Today, though, I am forced to take a break from all of the sweat-inducing haiku stress (just kidding) to discuss a book I am presently reading--and presently loathing.
I hate to criticize books. I hate that I am still reading this particular one, even though I cannot say I've enjoyed a single page of it. Why am I still reading? Perhaps it is because, 226 pages in, I still hope for what I know is hopeless.
Let me explain: While on my recent Jane Austen kick, I discovered a number of spin-off books dealing with Darcy and various other characters. Frankly, I almost bought several of them outright at a bookstore, but I decided to check out a few from the library first. Good thing I did.
The particular book I am loathing/reading is called Darcy's Passions: Pride and Prejudice Retold through His Eyes. Sounds like a book right down my alley. I've always found the male perspective intriguing--perhaps more so than the female--and I've always adored the original book.

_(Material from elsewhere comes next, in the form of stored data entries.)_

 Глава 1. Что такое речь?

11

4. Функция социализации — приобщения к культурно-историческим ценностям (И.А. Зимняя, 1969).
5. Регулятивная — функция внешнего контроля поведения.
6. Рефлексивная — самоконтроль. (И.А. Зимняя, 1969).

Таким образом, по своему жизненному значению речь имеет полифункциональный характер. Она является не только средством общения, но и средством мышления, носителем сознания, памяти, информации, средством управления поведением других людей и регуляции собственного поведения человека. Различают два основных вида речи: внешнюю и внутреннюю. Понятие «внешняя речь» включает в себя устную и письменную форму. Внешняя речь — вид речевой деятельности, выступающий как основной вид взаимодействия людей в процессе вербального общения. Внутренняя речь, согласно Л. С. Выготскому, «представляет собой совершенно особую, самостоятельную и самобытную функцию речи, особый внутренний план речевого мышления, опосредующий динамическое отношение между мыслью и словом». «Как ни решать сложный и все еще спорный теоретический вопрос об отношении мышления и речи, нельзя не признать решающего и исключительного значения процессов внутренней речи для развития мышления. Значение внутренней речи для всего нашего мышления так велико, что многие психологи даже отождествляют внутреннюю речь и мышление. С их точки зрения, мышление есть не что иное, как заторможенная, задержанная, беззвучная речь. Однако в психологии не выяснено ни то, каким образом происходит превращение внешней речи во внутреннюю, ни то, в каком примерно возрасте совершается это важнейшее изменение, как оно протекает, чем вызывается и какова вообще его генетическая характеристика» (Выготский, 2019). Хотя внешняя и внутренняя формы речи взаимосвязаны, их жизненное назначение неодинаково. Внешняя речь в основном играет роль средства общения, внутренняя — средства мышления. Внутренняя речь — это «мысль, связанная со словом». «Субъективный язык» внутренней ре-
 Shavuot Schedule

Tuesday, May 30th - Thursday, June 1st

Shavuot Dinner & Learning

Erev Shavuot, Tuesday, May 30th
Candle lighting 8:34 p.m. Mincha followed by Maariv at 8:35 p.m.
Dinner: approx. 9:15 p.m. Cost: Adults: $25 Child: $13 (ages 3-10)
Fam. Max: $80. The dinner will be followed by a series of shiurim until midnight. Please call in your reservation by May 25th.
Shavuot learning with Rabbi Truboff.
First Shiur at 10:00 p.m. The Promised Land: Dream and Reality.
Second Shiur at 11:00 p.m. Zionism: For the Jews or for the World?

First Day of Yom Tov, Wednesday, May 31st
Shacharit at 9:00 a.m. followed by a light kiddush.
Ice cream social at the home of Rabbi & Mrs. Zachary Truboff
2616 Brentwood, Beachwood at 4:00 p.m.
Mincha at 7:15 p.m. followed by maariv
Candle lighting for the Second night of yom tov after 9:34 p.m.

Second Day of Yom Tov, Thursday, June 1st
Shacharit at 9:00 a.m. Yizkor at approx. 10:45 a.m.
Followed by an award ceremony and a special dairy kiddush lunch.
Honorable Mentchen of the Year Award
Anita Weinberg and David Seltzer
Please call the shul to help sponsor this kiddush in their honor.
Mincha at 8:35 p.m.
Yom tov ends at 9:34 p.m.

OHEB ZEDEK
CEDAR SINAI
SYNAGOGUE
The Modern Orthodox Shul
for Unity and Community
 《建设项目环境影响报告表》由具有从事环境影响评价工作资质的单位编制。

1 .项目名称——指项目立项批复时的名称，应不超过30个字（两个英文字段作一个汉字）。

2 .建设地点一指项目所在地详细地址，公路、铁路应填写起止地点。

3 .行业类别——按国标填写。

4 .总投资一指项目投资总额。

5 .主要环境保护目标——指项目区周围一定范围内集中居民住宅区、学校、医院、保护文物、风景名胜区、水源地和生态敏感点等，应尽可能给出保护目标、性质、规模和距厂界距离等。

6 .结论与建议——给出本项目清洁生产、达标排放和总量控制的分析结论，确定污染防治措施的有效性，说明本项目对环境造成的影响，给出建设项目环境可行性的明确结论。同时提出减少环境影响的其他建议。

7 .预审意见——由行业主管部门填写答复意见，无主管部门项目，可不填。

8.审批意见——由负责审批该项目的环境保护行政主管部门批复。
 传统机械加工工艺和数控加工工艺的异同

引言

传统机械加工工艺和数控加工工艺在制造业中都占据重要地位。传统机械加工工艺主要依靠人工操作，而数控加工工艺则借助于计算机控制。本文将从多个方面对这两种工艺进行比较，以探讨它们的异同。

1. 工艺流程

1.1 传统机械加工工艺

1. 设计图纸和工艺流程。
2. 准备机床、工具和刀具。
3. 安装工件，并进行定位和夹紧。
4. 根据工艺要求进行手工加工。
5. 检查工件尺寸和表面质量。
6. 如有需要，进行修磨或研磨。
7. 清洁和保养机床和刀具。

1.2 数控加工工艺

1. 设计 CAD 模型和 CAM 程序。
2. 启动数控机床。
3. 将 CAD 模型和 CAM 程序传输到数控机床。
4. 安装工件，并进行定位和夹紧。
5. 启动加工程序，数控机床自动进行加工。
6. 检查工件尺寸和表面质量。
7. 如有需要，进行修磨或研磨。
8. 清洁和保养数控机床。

It is on a very short list of books I've read more than five times and intend to read again.
The Preface to the book also sounded promising, describing a teacher who had adored Austen's work, and who finally decided to put her love of Austen, her knowledge of the time period, and her writing skill altogether and create this novel. She certainly knows the book, and for the most part, seems to understand the era in which it was written.
The bad part? She can't write.
Okay, yes, Regina Jeffers can write. She can form words and put them together on a page in a somewhat coherent way. But the words are stilted, the dialogue is putridly lacking in anything worth knowing, and in the course of 226 pages so far, she reveals absolutely NOTHING new about any of the characters. Darcy is lame, obtuse, boring, angst-ridden, and highly undesirable. In attempting to "fill in" the scenes which we don't see in the first novel, Jeffers creates vacuous scenes where absolutely nothing happens. She often relates stupid dialogue--"Oh, I see you have come down early for breakfast today." "Yes, I have some business in town."--and then tells us of exchanges between the characters that would actually be more interesting in extremely brief summary, brushing through the elements I've always wondered about. Characters move about the room for no reason, and she hops in and out of everybody's heads, explaining the feelings behind particular comments when the comments (from the original book) speak for themselves.
I won't even get into the grammar, though the dangling modifiers are frequent enough to make me want to tear out my hair. The writing is drivel, unimaginative and stilted, and had I no knowledge of Austen's classic I would have quit reading in the first chapter.
It's just too bad. As with the seasons of Heroes, I find the idea great, but the execution of that idea falls so far from any semblance of true enjoyment that I felt I had to say something. Even so, despite my lack of time, I will probably finish the vile book. Then I'll take it back to the library, thankful, at least, that I didn't pay a dime for it. I hope none of you do, either.